Tue, 14 Dec 2004

Global oil firms urge govt to fix investment climate

Dadan Wijaksana, The Jakarta Post, Jakarta

An international conference on energy and mining got underway on Monday with participants emphasizing the absolute necessity for a greatly improved investment climate in Indonesia, so that it can take advantage of the rapidly rising global energy demand.

Because oil production is on the decline here, it was of the utmost importance that Indonesia clears its obstacles that continue to hamper investment in the sector to secure the domestic market and also tap in to the global market, industry players said.

Rex W. Tillerson, president of ExxonMobil Corporation, told the forum of about 400 attendees from 11 countries, that the government had to place a higher priority on attracting investors by improving the investment climate, especially in the crucial oil and gas sector.

"(Investors want) clear commitments with transparent legal and regulatory frameworks. These frameworks need to honor the sanctity of a contract.
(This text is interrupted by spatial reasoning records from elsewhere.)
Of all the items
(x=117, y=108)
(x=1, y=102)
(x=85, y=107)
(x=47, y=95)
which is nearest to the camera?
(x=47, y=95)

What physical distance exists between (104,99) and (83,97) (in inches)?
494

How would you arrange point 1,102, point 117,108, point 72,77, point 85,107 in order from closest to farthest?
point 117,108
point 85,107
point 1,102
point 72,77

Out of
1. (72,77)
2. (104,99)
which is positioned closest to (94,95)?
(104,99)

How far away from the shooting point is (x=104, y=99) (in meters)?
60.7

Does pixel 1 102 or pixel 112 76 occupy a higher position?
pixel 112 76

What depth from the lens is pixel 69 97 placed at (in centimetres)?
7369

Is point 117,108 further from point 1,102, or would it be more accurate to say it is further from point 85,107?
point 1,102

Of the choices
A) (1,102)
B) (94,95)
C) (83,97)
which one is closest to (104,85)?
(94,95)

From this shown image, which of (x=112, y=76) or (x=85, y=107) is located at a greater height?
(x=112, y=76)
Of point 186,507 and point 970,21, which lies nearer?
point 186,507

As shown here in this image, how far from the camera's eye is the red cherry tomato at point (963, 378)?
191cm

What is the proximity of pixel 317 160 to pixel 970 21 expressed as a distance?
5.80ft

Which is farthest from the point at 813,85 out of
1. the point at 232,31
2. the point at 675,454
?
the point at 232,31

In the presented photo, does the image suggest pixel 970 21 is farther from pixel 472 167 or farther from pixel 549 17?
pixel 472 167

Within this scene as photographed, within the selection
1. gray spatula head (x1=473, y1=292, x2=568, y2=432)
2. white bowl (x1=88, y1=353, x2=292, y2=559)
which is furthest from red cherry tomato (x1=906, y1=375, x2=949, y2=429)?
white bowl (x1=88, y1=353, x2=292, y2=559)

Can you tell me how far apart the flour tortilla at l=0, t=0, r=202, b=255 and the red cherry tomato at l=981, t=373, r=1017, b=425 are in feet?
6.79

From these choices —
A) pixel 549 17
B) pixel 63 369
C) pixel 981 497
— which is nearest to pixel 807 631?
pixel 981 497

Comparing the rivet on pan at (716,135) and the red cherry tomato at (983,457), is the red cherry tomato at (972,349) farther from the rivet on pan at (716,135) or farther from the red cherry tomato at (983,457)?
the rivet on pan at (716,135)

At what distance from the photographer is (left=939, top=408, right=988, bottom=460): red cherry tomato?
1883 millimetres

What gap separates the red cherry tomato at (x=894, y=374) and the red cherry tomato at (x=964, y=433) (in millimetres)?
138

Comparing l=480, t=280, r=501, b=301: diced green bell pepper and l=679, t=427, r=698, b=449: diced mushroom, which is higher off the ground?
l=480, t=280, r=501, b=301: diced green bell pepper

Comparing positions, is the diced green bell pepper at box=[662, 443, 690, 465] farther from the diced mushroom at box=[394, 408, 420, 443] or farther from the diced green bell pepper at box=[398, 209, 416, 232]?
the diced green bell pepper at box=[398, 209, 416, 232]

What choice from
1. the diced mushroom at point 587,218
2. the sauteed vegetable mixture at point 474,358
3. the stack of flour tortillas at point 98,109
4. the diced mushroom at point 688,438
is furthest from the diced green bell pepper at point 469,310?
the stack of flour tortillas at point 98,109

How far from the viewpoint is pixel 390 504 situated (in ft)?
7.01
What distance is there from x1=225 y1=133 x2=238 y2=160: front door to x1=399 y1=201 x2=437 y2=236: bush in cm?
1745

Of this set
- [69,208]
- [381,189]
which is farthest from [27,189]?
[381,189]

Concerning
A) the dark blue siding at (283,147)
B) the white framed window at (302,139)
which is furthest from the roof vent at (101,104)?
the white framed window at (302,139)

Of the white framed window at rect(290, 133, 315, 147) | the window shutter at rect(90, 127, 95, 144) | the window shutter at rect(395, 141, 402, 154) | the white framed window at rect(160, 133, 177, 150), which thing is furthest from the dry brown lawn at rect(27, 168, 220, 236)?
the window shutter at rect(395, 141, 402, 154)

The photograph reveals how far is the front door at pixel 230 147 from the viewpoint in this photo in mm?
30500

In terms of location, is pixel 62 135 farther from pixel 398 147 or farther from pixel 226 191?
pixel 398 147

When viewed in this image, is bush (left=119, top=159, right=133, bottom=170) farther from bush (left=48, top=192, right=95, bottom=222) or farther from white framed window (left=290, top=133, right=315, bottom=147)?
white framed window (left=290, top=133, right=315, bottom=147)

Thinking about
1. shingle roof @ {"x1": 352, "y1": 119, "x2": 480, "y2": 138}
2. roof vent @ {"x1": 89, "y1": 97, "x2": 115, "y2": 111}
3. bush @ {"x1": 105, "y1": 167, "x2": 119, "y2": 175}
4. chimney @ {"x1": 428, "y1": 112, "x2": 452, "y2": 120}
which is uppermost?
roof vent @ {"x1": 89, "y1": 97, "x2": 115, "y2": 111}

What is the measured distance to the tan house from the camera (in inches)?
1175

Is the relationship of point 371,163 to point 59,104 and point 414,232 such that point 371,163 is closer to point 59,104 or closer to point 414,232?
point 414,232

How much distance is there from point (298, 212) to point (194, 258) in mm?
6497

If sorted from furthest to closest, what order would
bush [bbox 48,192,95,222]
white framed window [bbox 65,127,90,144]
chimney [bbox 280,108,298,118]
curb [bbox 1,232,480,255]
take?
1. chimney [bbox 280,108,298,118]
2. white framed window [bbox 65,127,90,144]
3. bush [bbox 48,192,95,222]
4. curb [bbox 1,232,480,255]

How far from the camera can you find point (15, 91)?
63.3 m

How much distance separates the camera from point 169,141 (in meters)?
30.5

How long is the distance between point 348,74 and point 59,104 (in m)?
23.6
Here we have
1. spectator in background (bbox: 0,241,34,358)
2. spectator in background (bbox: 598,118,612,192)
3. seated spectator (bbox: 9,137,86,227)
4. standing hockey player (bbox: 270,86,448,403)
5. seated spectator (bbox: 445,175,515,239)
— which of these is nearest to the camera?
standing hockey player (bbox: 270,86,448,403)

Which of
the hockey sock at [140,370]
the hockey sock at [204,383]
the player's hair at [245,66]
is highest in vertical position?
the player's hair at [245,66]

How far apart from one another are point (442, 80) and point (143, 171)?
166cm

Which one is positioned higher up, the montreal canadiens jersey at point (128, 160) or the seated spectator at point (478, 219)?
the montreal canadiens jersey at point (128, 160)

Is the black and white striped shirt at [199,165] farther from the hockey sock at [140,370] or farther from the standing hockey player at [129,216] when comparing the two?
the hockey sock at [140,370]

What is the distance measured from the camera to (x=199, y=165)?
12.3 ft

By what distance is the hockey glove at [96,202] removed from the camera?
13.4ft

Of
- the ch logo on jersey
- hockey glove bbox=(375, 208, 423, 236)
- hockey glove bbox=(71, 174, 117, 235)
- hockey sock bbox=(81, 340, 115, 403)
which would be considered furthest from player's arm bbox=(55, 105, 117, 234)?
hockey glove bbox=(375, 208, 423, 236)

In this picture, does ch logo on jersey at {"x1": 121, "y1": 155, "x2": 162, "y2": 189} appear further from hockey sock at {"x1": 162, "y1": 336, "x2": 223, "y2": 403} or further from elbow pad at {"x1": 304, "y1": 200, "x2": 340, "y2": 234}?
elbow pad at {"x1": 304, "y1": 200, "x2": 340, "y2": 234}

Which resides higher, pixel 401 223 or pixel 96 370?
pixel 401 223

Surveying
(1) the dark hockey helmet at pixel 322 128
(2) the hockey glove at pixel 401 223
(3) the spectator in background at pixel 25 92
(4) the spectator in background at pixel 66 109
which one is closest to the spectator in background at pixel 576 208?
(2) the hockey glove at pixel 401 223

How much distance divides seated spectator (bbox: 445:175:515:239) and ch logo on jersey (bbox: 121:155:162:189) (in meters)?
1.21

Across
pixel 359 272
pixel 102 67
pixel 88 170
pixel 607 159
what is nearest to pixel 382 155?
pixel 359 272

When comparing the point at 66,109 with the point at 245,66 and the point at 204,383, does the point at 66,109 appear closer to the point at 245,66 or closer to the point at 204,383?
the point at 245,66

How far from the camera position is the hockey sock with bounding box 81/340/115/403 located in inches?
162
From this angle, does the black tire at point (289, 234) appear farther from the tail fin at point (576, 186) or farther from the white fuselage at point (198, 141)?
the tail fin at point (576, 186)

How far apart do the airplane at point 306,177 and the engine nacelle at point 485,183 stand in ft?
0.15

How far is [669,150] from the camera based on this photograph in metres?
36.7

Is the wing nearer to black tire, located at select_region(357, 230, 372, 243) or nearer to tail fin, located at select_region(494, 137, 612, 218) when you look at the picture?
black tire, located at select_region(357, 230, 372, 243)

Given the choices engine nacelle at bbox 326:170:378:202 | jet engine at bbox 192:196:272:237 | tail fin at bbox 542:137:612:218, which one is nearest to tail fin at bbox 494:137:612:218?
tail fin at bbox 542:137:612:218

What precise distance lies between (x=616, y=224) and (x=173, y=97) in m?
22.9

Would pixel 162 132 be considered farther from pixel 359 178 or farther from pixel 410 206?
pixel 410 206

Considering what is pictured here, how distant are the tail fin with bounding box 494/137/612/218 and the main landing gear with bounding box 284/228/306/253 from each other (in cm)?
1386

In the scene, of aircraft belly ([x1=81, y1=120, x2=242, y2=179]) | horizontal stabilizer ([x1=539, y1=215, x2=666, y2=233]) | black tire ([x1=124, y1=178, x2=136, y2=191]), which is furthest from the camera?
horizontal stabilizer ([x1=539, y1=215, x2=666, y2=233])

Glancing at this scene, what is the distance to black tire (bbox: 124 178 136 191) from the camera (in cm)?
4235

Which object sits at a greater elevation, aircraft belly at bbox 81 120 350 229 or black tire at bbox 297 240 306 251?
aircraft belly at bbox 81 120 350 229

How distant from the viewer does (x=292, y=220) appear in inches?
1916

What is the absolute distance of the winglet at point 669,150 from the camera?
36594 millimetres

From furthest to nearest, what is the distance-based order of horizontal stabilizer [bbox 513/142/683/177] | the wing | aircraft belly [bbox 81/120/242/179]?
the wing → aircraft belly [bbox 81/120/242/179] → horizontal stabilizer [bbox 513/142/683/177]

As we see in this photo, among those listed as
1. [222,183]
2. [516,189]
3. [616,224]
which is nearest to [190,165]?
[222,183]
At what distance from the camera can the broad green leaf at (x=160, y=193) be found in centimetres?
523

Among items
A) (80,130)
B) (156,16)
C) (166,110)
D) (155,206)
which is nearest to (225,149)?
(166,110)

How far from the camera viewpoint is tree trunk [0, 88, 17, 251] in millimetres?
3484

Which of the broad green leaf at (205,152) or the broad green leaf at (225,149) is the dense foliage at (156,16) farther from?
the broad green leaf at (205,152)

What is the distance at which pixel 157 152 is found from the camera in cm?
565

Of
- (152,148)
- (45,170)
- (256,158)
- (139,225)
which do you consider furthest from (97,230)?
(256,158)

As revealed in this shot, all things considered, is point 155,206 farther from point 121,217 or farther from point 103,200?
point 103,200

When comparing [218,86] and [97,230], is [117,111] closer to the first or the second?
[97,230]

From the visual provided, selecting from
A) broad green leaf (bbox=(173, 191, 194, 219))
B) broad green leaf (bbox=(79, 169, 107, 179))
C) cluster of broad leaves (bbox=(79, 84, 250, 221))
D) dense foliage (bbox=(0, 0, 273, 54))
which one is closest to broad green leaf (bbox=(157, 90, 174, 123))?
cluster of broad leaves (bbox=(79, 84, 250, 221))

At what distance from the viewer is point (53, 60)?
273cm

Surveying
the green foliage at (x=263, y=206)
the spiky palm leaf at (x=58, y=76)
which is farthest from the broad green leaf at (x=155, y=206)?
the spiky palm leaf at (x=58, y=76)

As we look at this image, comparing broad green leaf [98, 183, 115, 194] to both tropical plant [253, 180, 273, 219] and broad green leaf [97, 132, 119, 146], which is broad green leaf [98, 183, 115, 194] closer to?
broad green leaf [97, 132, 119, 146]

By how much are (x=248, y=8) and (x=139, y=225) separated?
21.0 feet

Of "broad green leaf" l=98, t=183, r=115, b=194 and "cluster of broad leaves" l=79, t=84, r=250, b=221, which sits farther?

"This is crucial to support large investment. In the recent past, a lack of such regulatory clarity has been a substantial obstacle to investment," Tillerson said.

He did not elaborate, but he was likely referring to a number of cases in the energy sector, which have contributed to the government's faltering reputation within the international business community in terms of honoring contracts.

The dispute between the Karaha Bodas Company (KBC) and state oil and gas firm PT Pertamina stands out as one of the culprits in putting off investors.

Secondly, he added, was the creation of a stable and attractive fiscal regime, which provides the necessary elements to recognize the risks in upstream investment.

ExxonMobil is a U.S.-based energy giant, which has a huge investment portfolio in the country.

At present, Indonesia produces less than 1 million barrels of oil per day (bpd), compared to the 1.3 million bpd quota set by the Organization of Petroleum Exporting Countries (OPEC).

Another major player in the industry, Royal Dutch/Shell Group reiterated a similar refrain: Indonesia has the potential to seize the opportunities ahead in meeting the increasing energy demand, and securing those investments was the key to doing so.

"The International Energy Agency (IEA) has suggested that a total of US$6 trillion will be needed over the next 30 years to develop the world's oil and gas resources .. a massive rise from today's already high levels of $125 billion a year on upstream investment," Dominique Gardy, the company's CEO on Exploration and Production in Asia Pacific, said in his presentation paper.

The massive investment, he added, was needed to meet the rising demand in global energy.

Gardy quoted IEA data, which shows a 50 percent increase in global oil demand in 2030 and a doubling of the gas demand.

Proper regulatory, legal and commercial frameworks, are all factors that investors will want to see before making large investments, he said, as well as clear and predictable tax policies, social stability and a secure environment.

Meanwhile, Vice President Jusuf Kalla said in his speech that in order to do that, the government would modify the country's tax system.

It may scrap import duties for equipment used in developing oil and gas areas, and is seeking ways to exempt companies from the value-added tax (VAT) when doing exploration for oil and gas reserves in the country.